#### Text passage
_ _ _ _
And if we know that we are selfish in the matter,—what then? We cannot make ourselves unselfish by a wish; we cannot win love at will. But, though we cannot gain love, we can give it; we can learn to love so well, that we are satisfied by the happiness of those we love, even though we have nothing to do with that happiness.

"How hard a thing it is to look into happiness with another man's eyes!" but it can be done. People do sometimes live, "quenching their human thirst in others' joys."

Although our craving for sympathy is wrong if it be allowed to lame our energies, yet in itself we cannot say it is wrong. "To become saints," says F.W. Robertson, "we must not cease to be men and women. And if there be any part of our nature which is essentially human, it is the craving for sympathy. The Perfect One gave sympathy and wanted it. 'Could ye not watch with Me one hour?' 'Will ye also go away?' Found it, surely, even though His brethren believed not on Him; found it in St. John and Martha, and Mary and Lazarus:"—

"David had his Jonathan, and Christ His John."
_ _ _ _
#### What is being asked
Continue the passage on selfishness and the craving for sympathy, picking up after its final sentence. The listing that comes next is separate material, unrelated to the passage.

#### Dataset extract
_ _ _ _
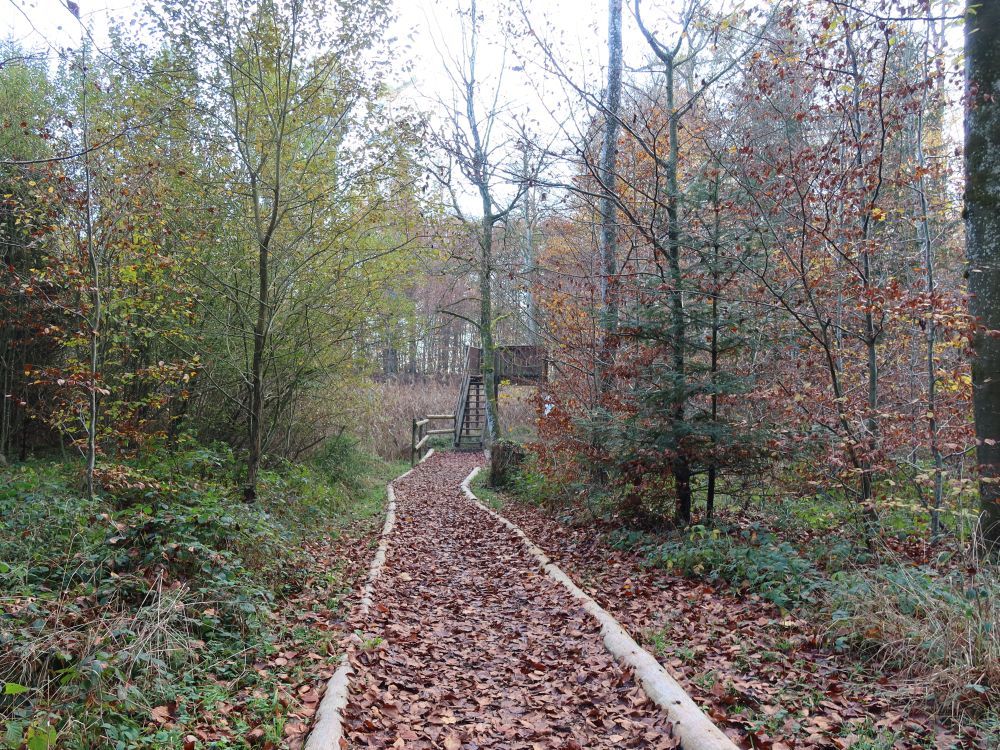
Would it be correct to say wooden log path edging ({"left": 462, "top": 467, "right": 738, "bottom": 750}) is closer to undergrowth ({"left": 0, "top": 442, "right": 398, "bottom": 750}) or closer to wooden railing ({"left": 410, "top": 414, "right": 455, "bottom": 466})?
undergrowth ({"left": 0, "top": 442, "right": 398, "bottom": 750})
_ _ _ _
#### Output below
Some people are quite conscious that they do not "get on" with others; and they are tempted to be morbidly irritable and exacting, or else to shut themselves up and say, "It's no use, no one wants me." If no one wants you, it is your fault; for if you were always ready to be unselfish and thoughtful for others in small ways, you would be wanted. You need not fret because you are not amusing to talk to, and think that therefore you cannot win affection. As a rule, people do not want you to talk; they want you to listen. Now, any one can be a good listener, for that requires moral, and not intellectual qualifications. Sympathy to guess somebody's favourite subject, and to be really interested in it, will always make that somebody think you pleasant; but the interest must be real: if you only give it for what you can get, you will get nothing.

The right person always is sent just when needed. I do not believe in people missing each other—though it may very well be that we are not fit to be trusted with the affection we should like, and that God knows we should rest in it if we had it, and never turn to Him, and so He keeps it from us till we are ready for it. The longer we live the more we are struck by the apparent chance which threw us with the right people.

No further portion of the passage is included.